Outro elemento identificável do projeto de alta octanagem é a relação entre o personagem de Idris, Joshua, e sua mãe (interpretada pelo vencedor do Emmy e Ted Lasso estrela Sarah Niles), que acaba defendendo o bem-estar do filho quando ele está preocupado em vencer. “Já tive que me desculpar com minha mãe verdadeira muitas vezes”, brincou Idris. “Toda a experiência com Sarah foi tão fácil. Sua energia e aura, como dizem as crianças hoje, colocam você lá instantaneamente.”
Niles, por sua vez, conseguiu estabelecer sua personagem com a ajuda de Hamilton. “Uma das coisas [Joseph] também me disse que você tinha um escritor ignorando o personagem, e eu pensei, ‘Há apenas duas cenas neste filme com esse personagem [at the time]. Você tem um escritor ignorando especificamente esse personagem?'”, ela lembrou. “É quando você entende os níveis de como você cria toda a história… Eu realmente não entendi até assistir ao filme o quanto de coração há no filme.”

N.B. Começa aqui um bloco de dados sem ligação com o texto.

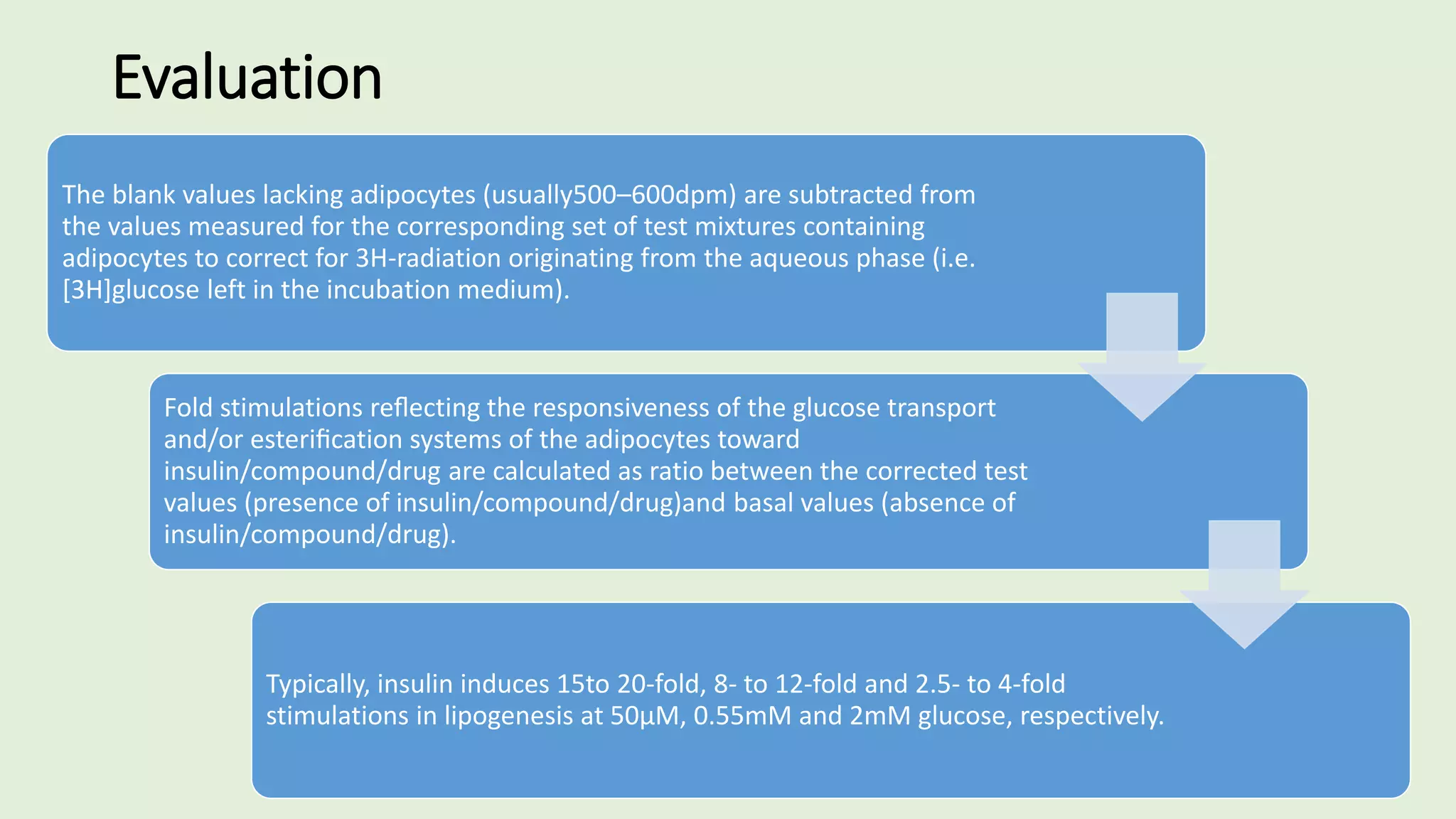 Evaluation

The blank values lacking adipocytes (usually500–600dpm) are subtracted from the values measured for the corresponding set of test mixtures containing adipocytes to correct for 3H-radiation originating from the aqueous phase (i.e. [3H]glucose left in the incubation medium).

Fold stimulations reflecting the responsiveness of the glucose transport and/or esterification systems of the adipocytes toward insulin/compound/drug are calculated as ratio between the corrected test values (presence of insulin/compound/drug)and basal values (absence of insulin/compound/drug).

Typically, insulin induces 15to 20-fold, 8- to 12-fold and 2.5- to 4-fold stimulations in lipogenesis at 50µM, 0.55mM and 2mM glucose, respectively.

A produção ocorreu durante as competições reais de Fórmula 1, o que significou que os atores estavam sob uma tremenda pressão para acertar suas falas. “Como queríamos filmar este filme ao vivo no Grande Prêmio enquanto os eventos aconteciam, muitas vezes só tínhamos alguns minutos”, disse Kosinski. “Houve momentos em que eu dizia a Brad e Damson: ‘Teremos sorte se conseguirmos três tentativas disso’. Especialmente durante a cena de abertura em Silverstone, filmamos três cenas consecutivas em cerca de 15 minutos. Passamos duas semanas ensaiando, bloqueando, e fizemos isso com um cronômetro para mostrar à FIA que poderíamos realmente realizar o que íamos fazer, e então você adiciona 100.000 a 150.000 espectadores e o caos do início de uma corrida de F1, e estamos tentando gravar um filme, e [the actors] sei que eles têm duas tomadas para conseguir isso e tudo o que fizerem vai acabar no filme. Esse é o preço que você paga por fazer um filme como este.”

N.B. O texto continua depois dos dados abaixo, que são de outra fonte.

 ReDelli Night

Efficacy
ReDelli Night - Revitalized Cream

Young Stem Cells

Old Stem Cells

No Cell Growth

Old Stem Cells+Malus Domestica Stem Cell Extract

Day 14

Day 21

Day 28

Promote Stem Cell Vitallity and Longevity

Grande parte das imagens do filme foi capturada em câmeras especialmente criadas pela Apple, que forneceram vídeos em tão alta velocidade que a Fórmula 1 está tentando usá-los em suas transmissões, segundo Kosinski. “As câmeras para filmar este filme não existiam quando começamos. Tivemos que inventá-las nós mesmos, então começamos com o sistema que desenvolvemos para Top Gun: Mavericke trabalhamos em estreita colaboração com a Sony, meu diretor de fotografia, Cláudio Mirandae todo o seu departamento de câmeras, que são todos gênios”, disse ele. “[We were] imprimir peças durante a noite em nossos quartos de hotel para fazer tudo funcionar. Desenvolvemos um novo sistema de câmera com cerca de um terço do tamanho do protótipo. A Sony construiu 20 protótipos para nós, e essas eram as pequenas câmeras montadas nesses carros.”
Bruckheimer prometeu que é “realmente [the actors] dirigindo”, mesmo com toda a tecnologia que os rodeia. “Não é como se houvesse um dublê na frente deles ou eles estivessem sendo rebocados por outro veículo, que normalmente é como você faria um filme como este”, disse ele.

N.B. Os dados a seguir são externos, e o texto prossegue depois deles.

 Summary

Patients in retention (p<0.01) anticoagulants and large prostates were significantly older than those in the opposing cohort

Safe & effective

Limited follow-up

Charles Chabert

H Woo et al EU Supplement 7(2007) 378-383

Os cineastas então entregaram todas as filmagens ao editor Stephen Mirrioneque teve a difícil tarefa de combinar imagens de corrida com mais de 5.000 horas de filme. Disse Bruckheimer: “Esse é o tipo de esforço que Joe exigiu, e nossa equipe aqui exigiu, para tornar o filme o mais preciso possível”.
Após as perguntas e respostas, os participantes dirigiram-se ao terraço ao ar livre do Museu da Academia para bebidas, um buffet e oportunidades para fotos com os palestrantes – junto com os carros.
F1 está disponível para transmissão no Apple TV+.